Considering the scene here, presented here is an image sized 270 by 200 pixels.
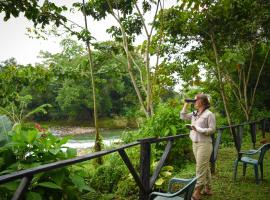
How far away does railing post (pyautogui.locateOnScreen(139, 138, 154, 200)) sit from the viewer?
11.9ft

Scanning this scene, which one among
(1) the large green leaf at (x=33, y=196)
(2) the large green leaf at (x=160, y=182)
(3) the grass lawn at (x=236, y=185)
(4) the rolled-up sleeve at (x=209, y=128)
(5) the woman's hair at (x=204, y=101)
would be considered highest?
(5) the woman's hair at (x=204, y=101)

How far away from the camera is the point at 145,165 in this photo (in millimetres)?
3686

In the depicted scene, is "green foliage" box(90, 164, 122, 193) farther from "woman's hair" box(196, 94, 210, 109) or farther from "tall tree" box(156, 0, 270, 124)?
Answer: "tall tree" box(156, 0, 270, 124)

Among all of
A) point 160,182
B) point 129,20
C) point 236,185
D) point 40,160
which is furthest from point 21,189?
point 129,20

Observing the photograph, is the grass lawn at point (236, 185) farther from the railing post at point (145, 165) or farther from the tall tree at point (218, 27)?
the tall tree at point (218, 27)

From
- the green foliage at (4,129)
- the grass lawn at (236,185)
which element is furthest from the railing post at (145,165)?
the grass lawn at (236,185)

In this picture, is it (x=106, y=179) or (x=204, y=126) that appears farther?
(x=106, y=179)

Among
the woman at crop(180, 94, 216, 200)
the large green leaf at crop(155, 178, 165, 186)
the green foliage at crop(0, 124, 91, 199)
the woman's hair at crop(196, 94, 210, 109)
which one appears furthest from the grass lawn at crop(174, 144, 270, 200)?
the green foliage at crop(0, 124, 91, 199)

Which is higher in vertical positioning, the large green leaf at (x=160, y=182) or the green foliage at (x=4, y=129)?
the green foliage at (x=4, y=129)

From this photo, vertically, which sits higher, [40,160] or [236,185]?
[40,160]

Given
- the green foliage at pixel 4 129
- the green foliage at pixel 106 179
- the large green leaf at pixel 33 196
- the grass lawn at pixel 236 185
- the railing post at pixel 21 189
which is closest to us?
the railing post at pixel 21 189

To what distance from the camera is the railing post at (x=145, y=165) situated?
3.63 m

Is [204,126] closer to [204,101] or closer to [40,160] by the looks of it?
[204,101]

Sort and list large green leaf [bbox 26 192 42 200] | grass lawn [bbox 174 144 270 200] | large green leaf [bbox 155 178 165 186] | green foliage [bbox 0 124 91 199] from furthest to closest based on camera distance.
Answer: large green leaf [bbox 155 178 165 186]
grass lawn [bbox 174 144 270 200]
green foliage [bbox 0 124 91 199]
large green leaf [bbox 26 192 42 200]
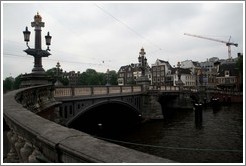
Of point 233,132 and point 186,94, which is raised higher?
point 186,94

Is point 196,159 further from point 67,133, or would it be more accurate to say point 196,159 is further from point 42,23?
point 67,133

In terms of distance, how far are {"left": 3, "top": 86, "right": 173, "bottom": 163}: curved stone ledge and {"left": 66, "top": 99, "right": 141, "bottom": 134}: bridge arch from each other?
733 inches

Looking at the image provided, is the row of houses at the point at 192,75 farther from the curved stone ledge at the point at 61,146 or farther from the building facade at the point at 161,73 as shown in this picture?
the curved stone ledge at the point at 61,146

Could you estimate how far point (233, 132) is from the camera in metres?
22.9

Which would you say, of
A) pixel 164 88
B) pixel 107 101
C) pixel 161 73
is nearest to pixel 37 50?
pixel 107 101

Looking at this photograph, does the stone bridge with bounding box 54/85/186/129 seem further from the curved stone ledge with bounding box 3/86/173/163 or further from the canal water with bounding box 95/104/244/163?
the curved stone ledge with bounding box 3/86/173/163

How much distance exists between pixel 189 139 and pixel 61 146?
779 inches

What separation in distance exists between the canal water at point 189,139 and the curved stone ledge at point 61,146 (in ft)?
36.1

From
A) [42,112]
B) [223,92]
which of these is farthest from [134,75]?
[42,112]

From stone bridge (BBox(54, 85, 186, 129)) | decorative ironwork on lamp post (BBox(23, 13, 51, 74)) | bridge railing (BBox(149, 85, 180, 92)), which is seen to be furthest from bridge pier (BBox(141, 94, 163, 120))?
decorative ironwork on lamp post (BBox(23, 13, 51, 74))

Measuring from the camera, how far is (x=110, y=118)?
96.2ft

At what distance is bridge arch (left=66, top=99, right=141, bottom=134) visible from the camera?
2453 centimetres

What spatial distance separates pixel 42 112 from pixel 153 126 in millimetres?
18061

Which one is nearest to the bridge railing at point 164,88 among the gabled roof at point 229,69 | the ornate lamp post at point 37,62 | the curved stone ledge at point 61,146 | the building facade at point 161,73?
the ornate lamp post at point 37,62
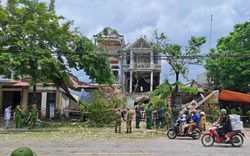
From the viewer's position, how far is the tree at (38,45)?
67.7 ft

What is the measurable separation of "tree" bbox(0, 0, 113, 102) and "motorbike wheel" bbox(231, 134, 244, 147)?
12.6 meters

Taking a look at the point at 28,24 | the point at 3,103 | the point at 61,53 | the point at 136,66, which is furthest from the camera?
the point at 136,66

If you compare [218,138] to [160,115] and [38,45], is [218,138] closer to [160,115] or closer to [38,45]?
[160,115]

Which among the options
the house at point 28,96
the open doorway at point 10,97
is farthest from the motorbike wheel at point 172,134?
the open doorway at point 10,97

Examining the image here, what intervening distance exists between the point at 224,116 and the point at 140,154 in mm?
4776

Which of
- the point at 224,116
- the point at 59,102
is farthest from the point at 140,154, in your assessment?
the point at 59,102

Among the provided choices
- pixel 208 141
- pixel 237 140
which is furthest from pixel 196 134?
pixel 237 140

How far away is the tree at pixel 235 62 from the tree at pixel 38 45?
1161 cm

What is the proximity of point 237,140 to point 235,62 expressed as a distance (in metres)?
15.1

● ● ● ● ● ● ●

REQUEST = From the items above, extract every line that contains the string "separation", reproducing each line in full.

COMPLETED TASK =
What separation in distance exists between the canal water at point 189,139 and the curved stone ledge at point 61,146 (in ft)?
What is the measurable separation of "tree" bbox(0, 0, 113, 102) and "motorbike wheel" bbox(231, 134, 244, 147)?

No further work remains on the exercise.